By Richard Cowan
WASHINGTON (Reuters) – November is shaping up to be a momentous month for President Joe Biden as Democrats controlling the U.S. Congress face a formidable workload that, if completed, would lock in the $2.75 trillion pillar of his domestic agenda – one that some compare to the 1930s “New Deal” or the 1960s “Great Society.”
If the sheer dollar figure was not daunting enough, Biden last week framed the early November agenda this way in a closed-door meeting with House of Representatives Democrats, according to a source familiar with his remarks:
“I don’t think it’s hyperbole to say that the House and Senate majorities and my presidency will be determined by what happens in the next week.”
That is just for starters.
A further $1.5 trillion in annual domestic spending to fund routine government operations also must be cobbled together before a Dec. 3 deadline. Failure in the deeply divided Congress could trigger a partial government shutdown.

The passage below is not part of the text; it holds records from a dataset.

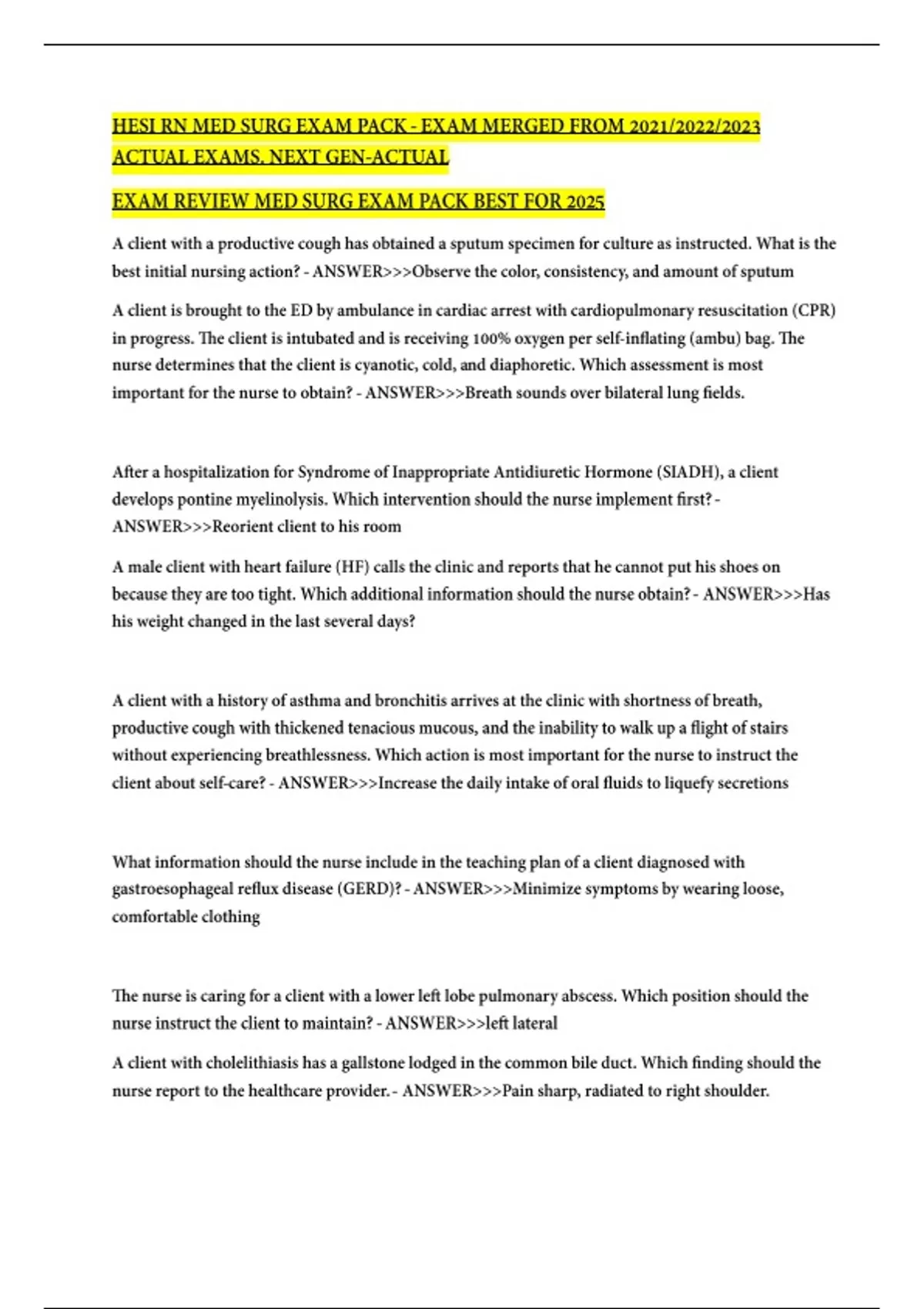 HESI RN MED SURG EXAM PACK - EXAM MERGED FROM 2021/2022/2023 ACTUAL EXAMS. NEXT GEN-ACTUAL

EXAM REVIEW MED SURG EXAM PACK BEST FOR 2025

A client with a productive cough has obtained a sputum specimen for culture as instructed. What is the best initial nursing action? - ANSWER>>>Observe the color, consistency, and amount of sputum

A client is brought to the ED by ambulance in cardiac arrest with cardiopulmonary resuscitation (CPR) in progress. The client is intubated and is receiving 100% oxygen per self-inflating (ambu) bag. The nurse determines that the client is cyanotic, cold, and diaphoretic. Which assessment is most important for the nurse to obtain? - ANSWER>>>Breath sounds over bilateral lung fields.

After a hospitalization for Syndrome of Inappropriate Antidiuretic Hormone (SIADH), a client develops pontine myelinolysis. Which intervention should the nurse implement first? - ANSWER>>>Reorient client to his room

A male client with heart failure (HF) calls the clinic and reports that he cannot put his shoes on because they are too tight. Which additional information should the nurse obtain? - ANSWER>>>Has his weight changed in the last several days?

A client with a history of asthma and bronchitis arrives at the clinic with shortness of breath, productive cough with thickened tenacious mucous, and the inability to walk up a flight of stairs without experiencing breathlessness. Which action is most important for the nurse to instruct the client about self-care? - ANSWER>>>Increase the daily intake of oral fluids to liquefy secretions

What information should the nurse include in the teaching plan of a client diagnosed with gastroesophageal reflux disease (GERD)? - ANSWER>>>Minimize symptoms by wearing loose, comfortable clothing

The nurse is caring for a client with a lower left lobe pulmonary abscess. Which position should the nurse instruct the client to maintain? - ANSWER>>>left lateral

A client with cholelithiasis has a gallstone lodged in the common bile duct. Which finding should the nurse report to the healthcare provider. - ANSWER>>>Pain sharp, radiated to right shoulder.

Layered on top of that is the same Dec. 3 deadline for raising Washington’s $28.4 trillion cap on borrowing, a mundane process in which Republicans say they will refuse to participate.
Failure on that front would plunge the federal government into a historic default on its debt, creating financial troubles that could ripple through the global economy.
As soon as this week, the House could vote to pass the first prong of the $2.75 trillion package – more than $1 trillion to improve roads, bring broadband to underserved rural areas and invest in other infrastructure. It is a bill that even some Republicans support.
That could follow quickly with debate on the partisan, $1.75 trillion bill Democrats have fought over among themselves for months, undercutting Biden’s popularity. It is half of the $3.5 trillion Biden initially sought.
Biden, who is in Europe for G20 and climate summits, said on Sunday that the package will be voted on sometime this week, “God willing.”
With a large portion of the public saying it is unaware of the larger bill’s tax cuts for lower-income families with children, expanded social safety-net programs and $550 billion of investments to tackle climate change, Transportation Secretary Pete Buttigieg took to the airwaves on Sunday to tout them.
“This is not half a loaf. It is a feast of good policy,” Buttigieg said on ABC’s “This Week.”
With Republicans united against much of the Democrats’ spending plans and the Democratic caucus fractured, it is unclear Congress can manage such a heavy load.
Adding to that is a looming Senate fight over election reform legislation. If the Democrats’ effort falters, as expected, it could prompt them to alter the “filibuster” rule so that minority Republicans cannot block such bills so easily.
But the Democrats’ top priority will be passage of the two massive bills that together make up most of Biden’s domestic agenda.
After months of negotiation, moderates and liberals in the party were nearing agreement on the safety-net bill.
But Senator Bernie Sanders, a leading liberal, told CNN’s “State of the Union” broadcast on Sunday that he insists a provision be included to cut prescription drug costs.
With the November 2022 congressional election campaigns nearing, the flurry of legislation will test whether Democrats, without much help from Republicans, can push through a major expansion of government programs while cutting taxes for some and raising them on the ultra-wealthy and corporations.
Democrats could be emboldened if the party scores a victory in Tuesday’s tight election for governor in Virginia.
A possible Republican upset could give Democratic moderates in Congress second thoughts, however, about signing onto Biden’s sweeping “Build Back Better” plan.